(bkz: her şey yalnızlıktan). bir arkadaşımız, sevgilimiz filan olsa pazar sabahı başka şekilde değerlendirilir* ama biz gelmiş entry giriyoruz yazık çok yazık.
işsizliğin hat safhasıdır azizim. dışarıdaki insanlar yürüyüşteyken, masum aileler mutlu mutlu kahvatlı hazırlıyorken hayattan birşey beklemeden, bir karşılığı olmadan yazmak, yazmak ve yazmaktır. hele ki bu entry'ye (bkz: karapaks - beni bir melek öldürdü) eşlik ediyorsa çok daha kötüdür.
aslında kötü olan entry girmek değildir. yalnız olmaktır, bağlanamamaktır, sevememektir, hüzünlenmek ağlamaktır.
Sıcacık yatağında uyurken sevgilisinden gelen gunaydin mesajina uyanmistir , hazir uyandim isim gucum yok , sicacik yatagimdan kalkmadan telefondan internete girerek Eurovision hakkinda ne yazdilar diye merak edip sonra da entry giriyim demistir.
pazar sabahı uyanık olmak ve sözlük'e entry girmek eylemidir.

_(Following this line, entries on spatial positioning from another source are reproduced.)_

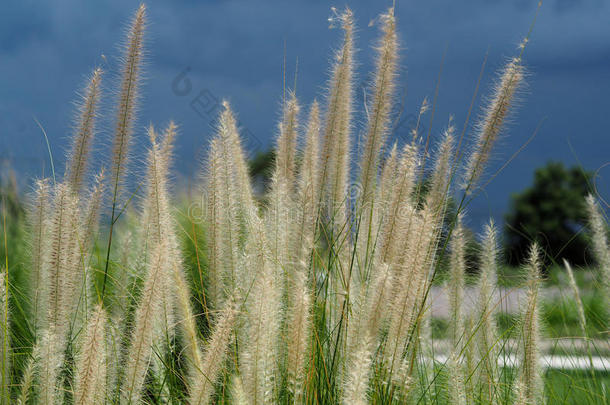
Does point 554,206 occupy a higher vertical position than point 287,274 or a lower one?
higher

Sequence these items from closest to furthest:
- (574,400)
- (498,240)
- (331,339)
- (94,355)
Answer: (94,355) < (331,339) < (498,240) < (574,400)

pazar pazar sınav koyan zihniyete küfretmek amaçlı bir hissiyat vardır şahsın içinde, lakin mezun olmadan hiçbir hocaya küfredilmeyeceğini bilir kendileri. güzelim pazar sabahı ders çalışmayı da almaz yüreği. uyusa, yatak batar zaten sınav öncesi.
pazar günü sınavı olan şahsiyet de girer sözlük'e; hem ders çalışmanın kasvetinden uzaklaşır, hem de uyanık kalmış olur. vicdan azabı kötü bir şeydir çünkü. kendini kandırmaksa o kadar fena sayılmaz.